WORK REQUEST: Transcribe the records exactly. Pictures do not belong in the transcription.

(Short descriptive text snippets)
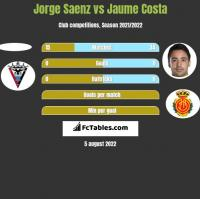 Jorge Saenz vs Jaume Costa h2h player stats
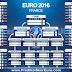 Cek Jadwal Pertandingan Piala Euro 2016 di Prancis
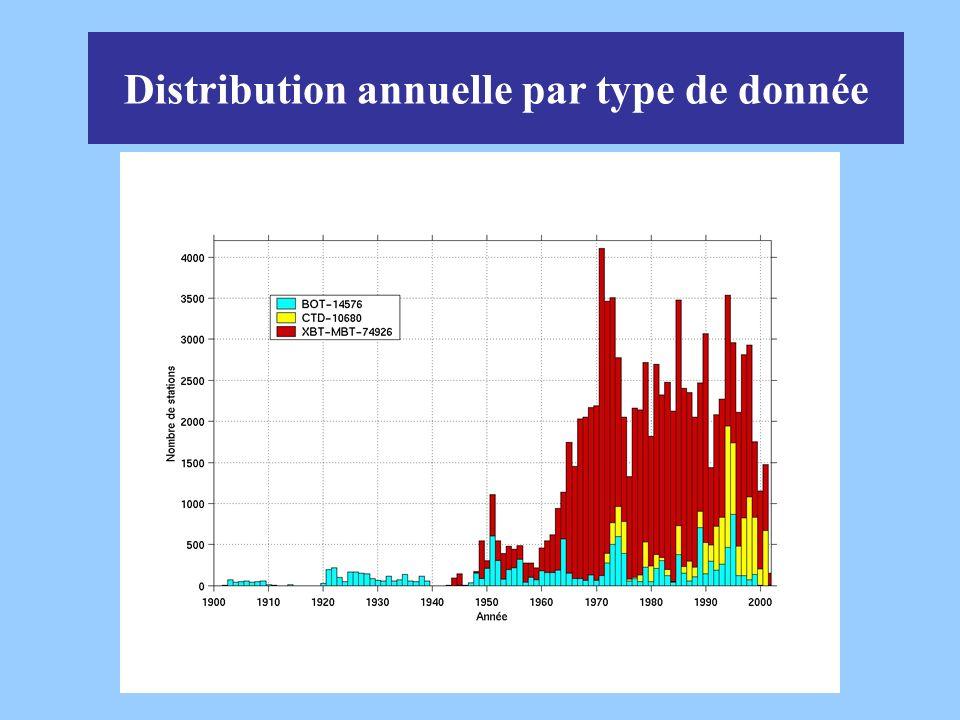 Distribution annuelle par type de donnée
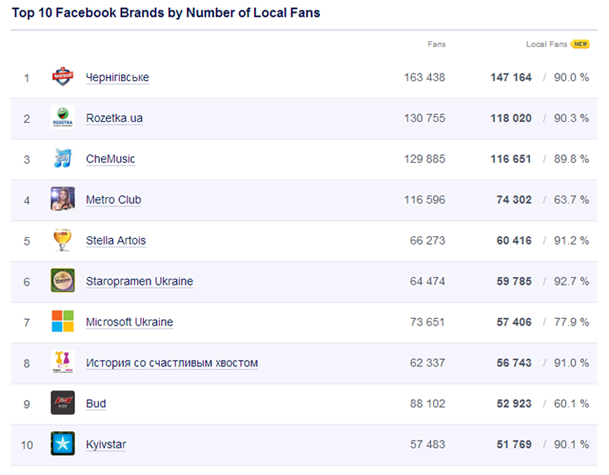 top 10 Top 10 Ukrainian Brands on Facebook (September 2013)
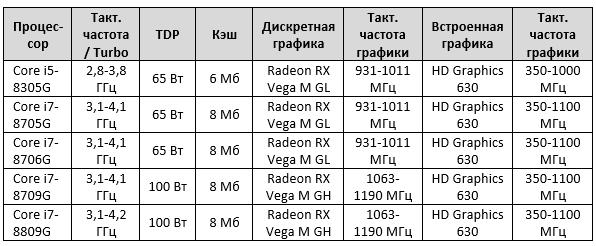 процессоры Intel Kaby Lake G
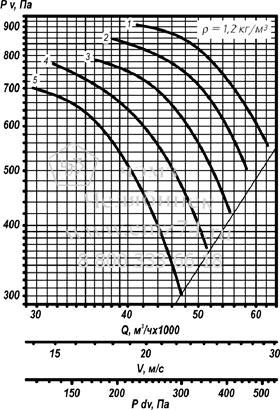 Аэродинамическая характеристика вентилятора ВО 25-188 №10 на сайте ЧЭМЗ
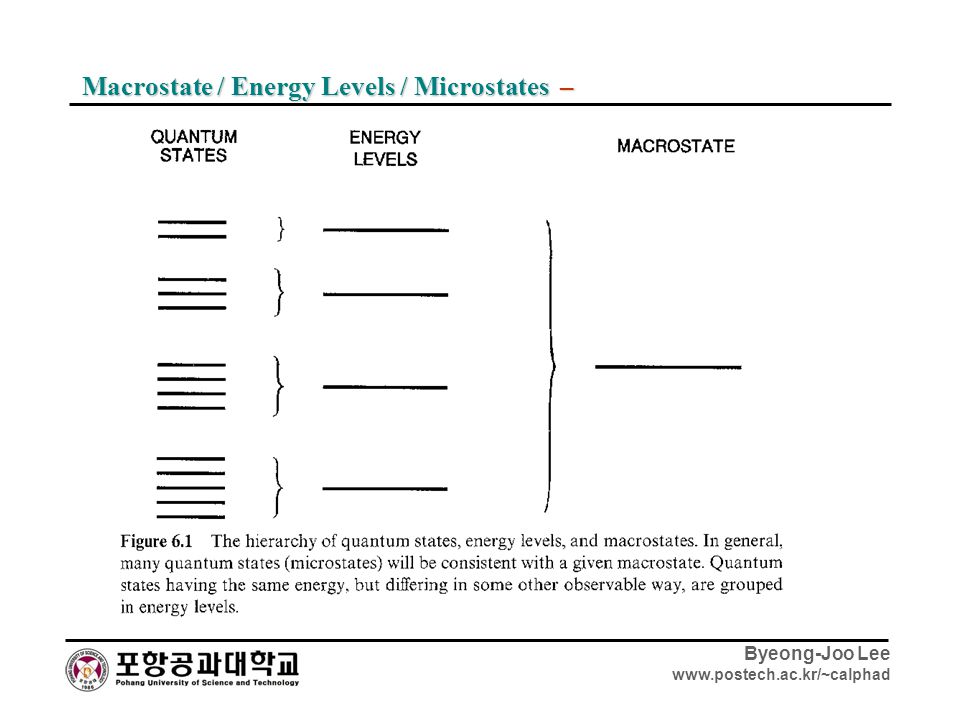 Macrostate / Energy Levels / Microstates –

OUTPUT OF THE EXERCISE:
 Jorge Saenz vs Jaume Costa h2h player stats
 Cek Jadwal Pertandingan Piala Euro 2016 di Prancis
 Distribution annuelle par type de donnée
 top 10 Top 10 Ukrainian Brands on Facebook (September 2013)
 процессоры Intel Kaby Lake G
 Аэродинамическая характеристика вентилятора ВО 25-188 №10 на сайте ЧЭМЗ
 Macrostate / Energy Levels / Microstates –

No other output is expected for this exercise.